When we had drunk in as much as we could of the seawater, its swelling so unlike a river's or a lake's, we left the park and walked up Broadway, passing the monstrous bull in bowling green whose testicles have been rubbed to a coppery brightness by superstitious passers-by (the idea). We passed in front of Trinity Church again in order to stand opposite the Equitable Building, 120 Broadway. This is where my father worked when I was a boy, and the coolest thing in the world was to ride the elevators up to his office, which was on a high floor. The doors, made of glass and chicken-wire, allowed you to watch the floors fly by, which would have been dizzying enough. But the elevators were operated by uniformed speed demons whose way of briskly decelerating a few floors below your destination invariably made you feel as though all your internal organs were about to thrust up through the rest of you. The building remains, but the operators were long ago superseded.
The only other place that my father worked at while our family lived in Bronxville was at One Chase Plaza, still one of the strongest examples of the International Style - and another creation of Rockefeller largesse. Dad's view of midtown from the fortieth floor was so spectacular that people would come in to make use of his mounted binoculars. The view was wrecked, utterly, by the extremely homely Home Insurance Building, two blocks north, on Maiden Lane; Ms NOLA and I passed it a few minutes later, paying it much less attention than the Federal Reserve Building, a redoubtable Florentine palazzo of New World dimensions.

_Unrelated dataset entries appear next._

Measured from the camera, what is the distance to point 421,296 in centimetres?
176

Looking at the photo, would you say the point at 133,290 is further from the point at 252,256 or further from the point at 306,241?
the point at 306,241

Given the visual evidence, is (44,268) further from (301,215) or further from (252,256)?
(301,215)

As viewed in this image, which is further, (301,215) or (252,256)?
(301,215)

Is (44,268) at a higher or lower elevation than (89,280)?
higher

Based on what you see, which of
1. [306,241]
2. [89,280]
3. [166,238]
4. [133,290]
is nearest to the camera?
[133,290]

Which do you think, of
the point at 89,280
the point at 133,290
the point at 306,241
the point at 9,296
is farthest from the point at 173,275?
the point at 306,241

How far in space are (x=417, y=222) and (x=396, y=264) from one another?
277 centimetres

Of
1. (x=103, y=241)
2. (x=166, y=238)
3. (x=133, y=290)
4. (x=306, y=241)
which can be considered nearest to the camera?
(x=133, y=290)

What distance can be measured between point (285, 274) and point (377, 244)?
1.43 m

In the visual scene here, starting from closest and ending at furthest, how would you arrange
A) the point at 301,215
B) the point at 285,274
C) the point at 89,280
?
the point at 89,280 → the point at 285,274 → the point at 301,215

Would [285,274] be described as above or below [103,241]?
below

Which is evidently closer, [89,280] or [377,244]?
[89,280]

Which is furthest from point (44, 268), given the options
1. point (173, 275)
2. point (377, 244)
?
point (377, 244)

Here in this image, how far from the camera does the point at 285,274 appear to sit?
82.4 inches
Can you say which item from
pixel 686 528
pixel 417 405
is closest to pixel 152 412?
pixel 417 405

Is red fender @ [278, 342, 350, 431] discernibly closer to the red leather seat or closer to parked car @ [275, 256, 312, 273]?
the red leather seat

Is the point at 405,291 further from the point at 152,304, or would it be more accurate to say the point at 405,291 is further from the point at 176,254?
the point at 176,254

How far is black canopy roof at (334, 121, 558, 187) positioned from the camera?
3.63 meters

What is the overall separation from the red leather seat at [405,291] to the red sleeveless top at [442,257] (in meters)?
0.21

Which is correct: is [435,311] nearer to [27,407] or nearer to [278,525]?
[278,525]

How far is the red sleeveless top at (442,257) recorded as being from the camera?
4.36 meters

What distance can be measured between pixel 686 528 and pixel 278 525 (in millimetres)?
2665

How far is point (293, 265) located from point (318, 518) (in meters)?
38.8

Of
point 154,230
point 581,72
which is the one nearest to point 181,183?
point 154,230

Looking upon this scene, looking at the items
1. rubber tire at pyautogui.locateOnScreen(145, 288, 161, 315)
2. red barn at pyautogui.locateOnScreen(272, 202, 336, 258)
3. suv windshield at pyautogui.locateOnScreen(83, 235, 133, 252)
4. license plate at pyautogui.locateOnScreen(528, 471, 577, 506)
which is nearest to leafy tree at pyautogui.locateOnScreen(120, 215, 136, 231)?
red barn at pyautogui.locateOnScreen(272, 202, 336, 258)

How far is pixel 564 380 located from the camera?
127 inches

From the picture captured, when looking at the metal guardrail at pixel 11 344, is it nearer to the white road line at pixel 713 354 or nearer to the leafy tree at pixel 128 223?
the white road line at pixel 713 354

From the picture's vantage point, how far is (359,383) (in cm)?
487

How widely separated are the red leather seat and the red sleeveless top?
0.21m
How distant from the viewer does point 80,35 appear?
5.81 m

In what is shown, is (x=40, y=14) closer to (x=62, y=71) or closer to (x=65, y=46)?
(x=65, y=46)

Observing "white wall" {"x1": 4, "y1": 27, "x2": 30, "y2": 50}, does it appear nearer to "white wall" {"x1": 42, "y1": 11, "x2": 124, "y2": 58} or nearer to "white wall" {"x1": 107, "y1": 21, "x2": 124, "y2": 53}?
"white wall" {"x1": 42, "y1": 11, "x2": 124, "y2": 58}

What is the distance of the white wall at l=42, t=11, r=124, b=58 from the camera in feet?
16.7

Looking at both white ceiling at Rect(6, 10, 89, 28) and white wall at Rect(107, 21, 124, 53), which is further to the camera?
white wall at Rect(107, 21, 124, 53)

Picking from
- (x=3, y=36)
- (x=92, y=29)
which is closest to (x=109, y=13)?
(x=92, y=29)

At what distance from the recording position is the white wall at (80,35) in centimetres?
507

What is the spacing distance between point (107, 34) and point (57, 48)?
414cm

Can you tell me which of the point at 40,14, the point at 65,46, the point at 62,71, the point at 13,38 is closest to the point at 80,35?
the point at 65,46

And that was it. We continued up Maiden Lane to Broadway, and then up Broadway, and then around the corner and down into the Fulton Street station. I felt as if I'd been much farther from home than the other end of Manhattan (oh, dear, what a slip). With the World Trade Center gone, the neighborhood was much more like the one that I knew as a teenager, when there was very little of interest to the west of Broadway. Nor did we make it to the river, also transformed since my bank days. (June 2006)
Who knows how long it will be before I go back?
*On this link, scroll down to the super aerial photograph. Kathleen's office is about 1.5 centimeters from the top of the steeple, at about eleven o'clock (she's at the first setback). 120 Broadway is the building a few doors to the left, the one that is shaped like an H. Just beyond that, Chase Plaza. Most of the territory that Ms NOLA and I covers lies at the base of those canyons.